DIRECTIONS: Render the material as a JSON list of strings, one string per line and blank lines omitted, covering only the lines from the one containing "How much distance exists between" up to and including the last line of the material.

DATA SECTION:
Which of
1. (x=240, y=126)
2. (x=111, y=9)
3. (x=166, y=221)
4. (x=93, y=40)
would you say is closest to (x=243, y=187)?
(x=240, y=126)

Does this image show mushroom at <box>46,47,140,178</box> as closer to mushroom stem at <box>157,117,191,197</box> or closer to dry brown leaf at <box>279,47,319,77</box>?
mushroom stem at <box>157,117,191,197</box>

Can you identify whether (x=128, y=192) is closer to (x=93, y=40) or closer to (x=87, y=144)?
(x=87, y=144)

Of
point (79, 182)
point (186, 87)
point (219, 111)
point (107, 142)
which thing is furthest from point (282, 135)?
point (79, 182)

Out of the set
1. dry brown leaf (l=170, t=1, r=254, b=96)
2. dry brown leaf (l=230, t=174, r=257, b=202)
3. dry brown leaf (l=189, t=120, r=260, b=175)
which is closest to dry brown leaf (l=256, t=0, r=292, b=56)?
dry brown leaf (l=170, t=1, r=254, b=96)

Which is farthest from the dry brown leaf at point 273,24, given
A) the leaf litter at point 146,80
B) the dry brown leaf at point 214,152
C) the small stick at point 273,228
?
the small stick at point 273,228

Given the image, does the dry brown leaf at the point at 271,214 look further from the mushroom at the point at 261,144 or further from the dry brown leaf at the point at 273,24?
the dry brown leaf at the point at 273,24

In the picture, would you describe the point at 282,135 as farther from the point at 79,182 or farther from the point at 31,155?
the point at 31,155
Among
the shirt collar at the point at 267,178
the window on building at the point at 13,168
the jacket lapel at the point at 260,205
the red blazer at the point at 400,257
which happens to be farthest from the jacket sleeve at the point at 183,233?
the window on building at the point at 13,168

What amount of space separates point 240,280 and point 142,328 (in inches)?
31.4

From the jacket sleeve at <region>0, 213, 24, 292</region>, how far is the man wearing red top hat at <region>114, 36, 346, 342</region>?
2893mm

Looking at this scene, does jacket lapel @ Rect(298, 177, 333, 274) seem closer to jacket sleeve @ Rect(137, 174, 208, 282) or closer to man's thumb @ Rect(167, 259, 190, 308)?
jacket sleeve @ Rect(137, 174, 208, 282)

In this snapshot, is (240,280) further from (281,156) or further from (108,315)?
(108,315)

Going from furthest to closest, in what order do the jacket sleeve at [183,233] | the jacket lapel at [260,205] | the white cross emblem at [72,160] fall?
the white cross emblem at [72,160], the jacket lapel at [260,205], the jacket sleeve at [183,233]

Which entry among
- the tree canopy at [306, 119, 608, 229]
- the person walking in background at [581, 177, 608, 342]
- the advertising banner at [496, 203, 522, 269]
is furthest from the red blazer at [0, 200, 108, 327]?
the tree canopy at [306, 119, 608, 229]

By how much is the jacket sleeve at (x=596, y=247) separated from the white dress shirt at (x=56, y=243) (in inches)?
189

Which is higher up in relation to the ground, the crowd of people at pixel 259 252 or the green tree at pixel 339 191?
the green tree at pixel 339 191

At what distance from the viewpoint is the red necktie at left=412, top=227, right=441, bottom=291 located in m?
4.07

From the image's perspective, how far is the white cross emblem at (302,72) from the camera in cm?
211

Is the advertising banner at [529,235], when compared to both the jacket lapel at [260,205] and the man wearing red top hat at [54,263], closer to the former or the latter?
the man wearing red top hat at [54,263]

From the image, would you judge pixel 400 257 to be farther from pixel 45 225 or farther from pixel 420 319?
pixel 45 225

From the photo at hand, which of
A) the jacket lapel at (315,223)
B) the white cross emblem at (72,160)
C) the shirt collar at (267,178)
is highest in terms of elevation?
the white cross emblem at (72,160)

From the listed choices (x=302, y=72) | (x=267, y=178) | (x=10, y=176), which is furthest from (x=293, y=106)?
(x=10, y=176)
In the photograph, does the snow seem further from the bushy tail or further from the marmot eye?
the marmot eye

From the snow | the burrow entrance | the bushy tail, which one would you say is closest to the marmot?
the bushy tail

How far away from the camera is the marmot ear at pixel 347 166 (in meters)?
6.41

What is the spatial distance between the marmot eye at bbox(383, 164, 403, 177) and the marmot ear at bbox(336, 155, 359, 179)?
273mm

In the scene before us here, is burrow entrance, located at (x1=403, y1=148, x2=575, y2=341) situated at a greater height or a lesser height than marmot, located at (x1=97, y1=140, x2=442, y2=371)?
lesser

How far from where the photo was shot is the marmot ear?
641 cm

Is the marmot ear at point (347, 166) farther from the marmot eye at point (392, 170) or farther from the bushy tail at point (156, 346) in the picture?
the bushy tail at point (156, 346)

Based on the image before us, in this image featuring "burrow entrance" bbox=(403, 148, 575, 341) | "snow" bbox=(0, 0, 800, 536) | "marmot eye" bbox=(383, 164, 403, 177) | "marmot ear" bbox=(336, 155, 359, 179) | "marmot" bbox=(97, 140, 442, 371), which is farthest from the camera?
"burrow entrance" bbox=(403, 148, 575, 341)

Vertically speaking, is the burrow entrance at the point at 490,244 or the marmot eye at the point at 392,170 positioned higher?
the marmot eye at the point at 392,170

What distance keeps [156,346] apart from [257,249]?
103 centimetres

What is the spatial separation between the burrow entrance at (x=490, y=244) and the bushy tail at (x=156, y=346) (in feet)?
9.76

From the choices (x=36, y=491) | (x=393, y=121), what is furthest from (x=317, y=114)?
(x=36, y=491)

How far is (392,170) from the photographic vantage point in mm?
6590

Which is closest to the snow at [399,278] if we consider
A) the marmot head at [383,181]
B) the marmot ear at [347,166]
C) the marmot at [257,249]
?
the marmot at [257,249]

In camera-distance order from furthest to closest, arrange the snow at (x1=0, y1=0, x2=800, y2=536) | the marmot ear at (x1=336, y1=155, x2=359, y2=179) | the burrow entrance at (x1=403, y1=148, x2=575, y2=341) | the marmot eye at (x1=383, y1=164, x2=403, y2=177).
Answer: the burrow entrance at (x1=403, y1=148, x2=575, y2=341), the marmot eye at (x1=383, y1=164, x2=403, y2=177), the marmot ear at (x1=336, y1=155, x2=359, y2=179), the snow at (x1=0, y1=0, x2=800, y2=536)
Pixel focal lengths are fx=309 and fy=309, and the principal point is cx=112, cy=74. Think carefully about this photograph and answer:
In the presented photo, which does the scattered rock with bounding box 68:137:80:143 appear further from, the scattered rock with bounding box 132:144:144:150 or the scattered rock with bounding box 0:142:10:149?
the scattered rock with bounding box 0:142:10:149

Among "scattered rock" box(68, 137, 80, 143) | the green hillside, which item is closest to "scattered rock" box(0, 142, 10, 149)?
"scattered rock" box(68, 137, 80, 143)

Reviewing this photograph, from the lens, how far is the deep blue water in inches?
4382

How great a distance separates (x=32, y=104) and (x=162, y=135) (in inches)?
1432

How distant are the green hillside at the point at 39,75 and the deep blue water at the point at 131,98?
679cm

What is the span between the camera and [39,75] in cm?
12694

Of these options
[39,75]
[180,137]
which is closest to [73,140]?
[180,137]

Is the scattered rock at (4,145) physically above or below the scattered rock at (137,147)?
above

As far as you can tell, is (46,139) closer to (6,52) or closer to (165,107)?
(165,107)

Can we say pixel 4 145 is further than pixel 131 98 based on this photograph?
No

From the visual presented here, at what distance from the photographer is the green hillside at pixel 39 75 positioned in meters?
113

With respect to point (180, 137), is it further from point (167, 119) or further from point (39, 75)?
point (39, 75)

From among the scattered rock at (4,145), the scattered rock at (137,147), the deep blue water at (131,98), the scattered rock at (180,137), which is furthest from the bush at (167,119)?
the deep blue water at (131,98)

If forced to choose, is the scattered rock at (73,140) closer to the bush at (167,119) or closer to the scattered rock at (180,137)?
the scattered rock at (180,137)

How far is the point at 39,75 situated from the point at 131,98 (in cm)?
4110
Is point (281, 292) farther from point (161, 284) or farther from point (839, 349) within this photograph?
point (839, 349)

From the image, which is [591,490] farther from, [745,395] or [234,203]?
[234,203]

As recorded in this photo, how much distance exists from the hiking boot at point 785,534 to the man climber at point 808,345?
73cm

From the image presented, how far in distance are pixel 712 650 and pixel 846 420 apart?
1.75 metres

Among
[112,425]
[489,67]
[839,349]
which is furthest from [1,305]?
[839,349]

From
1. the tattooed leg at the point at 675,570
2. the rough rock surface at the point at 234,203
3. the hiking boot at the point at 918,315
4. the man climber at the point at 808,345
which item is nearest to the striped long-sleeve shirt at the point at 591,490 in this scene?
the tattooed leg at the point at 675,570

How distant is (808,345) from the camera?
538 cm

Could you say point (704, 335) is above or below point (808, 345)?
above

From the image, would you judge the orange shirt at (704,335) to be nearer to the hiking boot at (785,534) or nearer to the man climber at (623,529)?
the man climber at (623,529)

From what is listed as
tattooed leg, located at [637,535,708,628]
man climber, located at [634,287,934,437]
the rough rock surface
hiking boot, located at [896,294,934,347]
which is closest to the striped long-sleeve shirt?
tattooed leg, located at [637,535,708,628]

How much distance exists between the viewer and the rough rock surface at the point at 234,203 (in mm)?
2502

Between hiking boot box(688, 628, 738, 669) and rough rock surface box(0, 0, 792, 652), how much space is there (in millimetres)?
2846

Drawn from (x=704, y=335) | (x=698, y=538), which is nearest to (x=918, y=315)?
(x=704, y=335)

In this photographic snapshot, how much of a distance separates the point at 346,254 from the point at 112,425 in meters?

ANSWER FOR THIS EXERCISE:
[
  "How much distance exists between the viewer and the rough rock surface at the point at 234,203 (in mm)?",
  "2502",
  "Between hiking boot box(688, 628, 738, 669) and rough rock surface box(0, 0, 792, 652), how much space is there (in millimetres)?",
  "2846",
  "Drawn from (x=704, y=335) | (x=698, y=538), which is nearest to (x=918, y=315)?",
  "(x=704, y=335)",
  "In this photographic snapshot, how much of a distance separates the point at 346,254 from the point at 112,425 in meters?"
]